(Entries on spatial positioning)
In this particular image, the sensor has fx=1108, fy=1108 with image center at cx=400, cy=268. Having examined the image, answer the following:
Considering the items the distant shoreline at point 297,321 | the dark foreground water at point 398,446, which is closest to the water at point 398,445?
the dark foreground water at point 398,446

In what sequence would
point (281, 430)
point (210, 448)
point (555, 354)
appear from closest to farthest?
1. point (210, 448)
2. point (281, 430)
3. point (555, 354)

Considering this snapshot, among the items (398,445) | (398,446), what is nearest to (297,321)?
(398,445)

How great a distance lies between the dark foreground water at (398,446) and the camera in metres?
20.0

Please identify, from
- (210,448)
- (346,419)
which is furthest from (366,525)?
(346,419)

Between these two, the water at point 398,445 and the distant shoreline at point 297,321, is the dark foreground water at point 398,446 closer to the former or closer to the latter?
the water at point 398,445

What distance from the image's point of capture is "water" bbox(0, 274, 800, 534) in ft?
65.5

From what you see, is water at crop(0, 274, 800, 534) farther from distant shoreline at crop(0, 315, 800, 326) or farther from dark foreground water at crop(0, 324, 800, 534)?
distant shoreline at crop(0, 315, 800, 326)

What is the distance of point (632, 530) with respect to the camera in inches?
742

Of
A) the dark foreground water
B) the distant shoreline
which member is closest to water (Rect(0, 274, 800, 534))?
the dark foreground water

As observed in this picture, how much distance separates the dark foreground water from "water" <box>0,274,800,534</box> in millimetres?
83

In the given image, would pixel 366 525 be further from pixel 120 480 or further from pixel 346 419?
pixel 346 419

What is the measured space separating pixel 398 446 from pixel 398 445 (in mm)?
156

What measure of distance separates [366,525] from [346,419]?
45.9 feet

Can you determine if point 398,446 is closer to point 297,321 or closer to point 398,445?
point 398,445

> PROBLEM STATEMENT: Return the lines above word for word.

> RESULT:
In this particular image, the sensor has fx=1108, fy=1108 with image center at cx=400, cy=268. Having examined the image, answer the following:
Considering the items the distant shoreline at point 297,321 | the dark foreground water at point 398,446, which is closest to the water at point 398,445?
the dark foreground water at point 398,446

In what sequence would
point (281, 430)
point (210, 448)
point (555, 354)
appear from closest to farthest?
1. point (210, 448)
2. point (281, 430)
3. point (555, 354)

Considering this snapshot, among the items (398,445) | (398,446), what is nearest to (297,321)?
(398,445)

How great a distance lies between the dark foreground water at (398,446) and the camera in metres?
20.0

Please identify, from
- (210,448)
- (346,419)
which is furthest from (366,525)?
(346,419)

Between these two, the water at point 398,445 and the distant shoreline at point 297,321, is the dark foreground water at point 398,446 closer to the former or closer to the latter?
the water at point 398,445

What distance from the image's point of capture is "water" bbox(0, 274, 800, 534) in ft?
65.5

From what you see, is water at crop(0, 274, 800, 534) farther from distant shoreline at crop(0, 315, 800, 326) or farther from dark foreground water at crop(0, 324, 800, 534)?
distant shoreline at crop(0, 315, 800, 326)

What is the distance of point (632, 530) with respect to the camera in inches?
742

Of
A) the dark foreground water
B) the distant shoreline
which member is closest to water (Rect(0, 274, 800, 534))?
the dark foreground water

As observed in this picture, how much distance separates the dark foreground water from "water" <box>0,274,800,534</box> in millimetres?
83

In the given image, would pixel 366 525 be further from pixel 120 480 or further from pixel 346 419?
pixel 346 419

What is the measured space separating pixel 398 446 from pixel 398 445 (in mm)?
156

What measure of distance separates [366,525] from [346,419]?
45.9 feet

Can you determine if point 398,446 is closer to point 297,321 or closer to point 398,445?
point 398,445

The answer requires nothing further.